# Non-uniform Scale of Electrodynamometer Type Instrument

Unlike a PMMC instrument, the electrodynamometer type instrument has non-uniform scale. The non-uniform scale of this instrument can be explained by the equation of deflection. As we know that the deflection in electrodynamometer type ammeter and voltmeter is given as

Ɵ = KI^{2}dM/dƟ for ammeter

and Ɵ = KV^{2}dM/dƟ for voltmeter

Therefore, if dM/dƟ is assumed constant then clearly the deflection of needle follows purely square law and therefore the scale will also follow the square law. But actually dM/dƟ is not constant rather it varies with the movement of moving coil. It is suggested to read the construction of Electrodynamometer type instrument for better understanding.

**Why non-uniform Scale of Electrodynamometer Type Instrument?**

Actually, the value of dM/dƟ is constant for radial magnetic field but as in electrodynamometer type instrument the magnetic field is parallel therefore dM/dƟ is not constant. Figure below shows this parallel field produced by the fixed coil of instrument.

Actually, the mutual inductance M between the fixed coil and moving coil depends on the position of the moving coil. As can be seen from figure, the maximum value of mutual inductance M_{max} will take place when the plane of moving coil is perpendicular to the line of field i.e. Ɵ = 180°. Don’t get confused that, we are taking of perpendicular but still saying that Ɵ = 180°. Actually, to have maximum mutual inductance the flux linkage in the moving coil shall be maximum and this will take place when the plane of the moving coil is perpendicular to the field. If we put Ɵ = 180°, we observe that, the flux linkage in moving coil is maximum. Even if we put Ɵ = 0, then also the mutual inductance will be maximum but we are assuming flux linkage to be maximum positive when Ɵ = 180°. Therefore at Ɵ = 0, the mutual inductance will be maximum negative.

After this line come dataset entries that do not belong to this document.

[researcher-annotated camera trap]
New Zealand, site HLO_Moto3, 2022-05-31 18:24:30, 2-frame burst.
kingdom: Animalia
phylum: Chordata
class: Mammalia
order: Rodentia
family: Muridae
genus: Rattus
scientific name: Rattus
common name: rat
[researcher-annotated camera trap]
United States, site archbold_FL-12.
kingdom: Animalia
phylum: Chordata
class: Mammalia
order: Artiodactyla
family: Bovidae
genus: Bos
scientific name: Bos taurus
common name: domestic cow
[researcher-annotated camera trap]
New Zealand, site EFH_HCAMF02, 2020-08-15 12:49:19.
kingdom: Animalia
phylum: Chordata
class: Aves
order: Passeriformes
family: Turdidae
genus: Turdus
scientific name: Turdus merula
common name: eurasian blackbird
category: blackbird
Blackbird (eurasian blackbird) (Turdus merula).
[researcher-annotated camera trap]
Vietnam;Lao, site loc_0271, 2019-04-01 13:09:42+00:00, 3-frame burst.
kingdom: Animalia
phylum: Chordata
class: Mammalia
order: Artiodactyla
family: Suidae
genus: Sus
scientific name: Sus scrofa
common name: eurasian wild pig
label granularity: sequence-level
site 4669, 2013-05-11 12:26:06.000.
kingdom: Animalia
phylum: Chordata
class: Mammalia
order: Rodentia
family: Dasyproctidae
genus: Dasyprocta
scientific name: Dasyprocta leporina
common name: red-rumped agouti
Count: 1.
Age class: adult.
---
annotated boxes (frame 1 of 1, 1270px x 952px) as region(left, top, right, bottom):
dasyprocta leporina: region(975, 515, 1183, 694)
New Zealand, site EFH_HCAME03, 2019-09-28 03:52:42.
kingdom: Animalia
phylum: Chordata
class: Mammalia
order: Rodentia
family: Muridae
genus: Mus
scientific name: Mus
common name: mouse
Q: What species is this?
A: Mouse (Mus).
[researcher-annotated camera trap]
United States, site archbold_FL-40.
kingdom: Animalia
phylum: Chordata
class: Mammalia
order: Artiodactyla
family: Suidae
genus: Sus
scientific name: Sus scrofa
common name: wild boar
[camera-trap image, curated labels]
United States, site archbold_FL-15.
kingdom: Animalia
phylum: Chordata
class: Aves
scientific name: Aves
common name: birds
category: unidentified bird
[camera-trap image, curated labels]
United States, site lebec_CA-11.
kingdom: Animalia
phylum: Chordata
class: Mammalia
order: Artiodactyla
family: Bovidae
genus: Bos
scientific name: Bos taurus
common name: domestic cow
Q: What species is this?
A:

Using this concept, we can say that the mutual inductance M is varying sinusoidally with the movement of moving coil and therefore it can be written as

M = -M_{max}CosƟ

Hehehe…you will think that why didn’t we wrote it as M = M_{max}SinƟ? Actually we need to get dM/dƟ, therefore if M = -M_{max}CosƟ then dM/dƟ = M_{max}SinƟ which is more usable for us. By the way, you can consider M = M_{max}SinƟ and do rest of the calculations based on this.

dM/dƟ = M_{max}SinƟ

Therefore deflecting torque of dynamometer type instrument,

T_{d} = I_{1}I_{2}M_{max}CosØSinƟ

But T_{d} = KƟ

So deflection

Ɵ = (I_{1}I_{2}M_{max}CosØSinƟ)/K

From the above equation of deflection, it is clear that instrument do not have purely square law response. It is also clear from the above equation that electrodynamometer type instrument has non-uniform scale.

But in practical, the instrument is constructed such that Ɵ varies from -45° to +45° from the position of zero mutual inductance. The change in M over this range is not much large and for all practical calculation, this change in M i.e. dM/dƟ can be considered constant. Thus an electrodynamometer type instrument available in market has almost square response.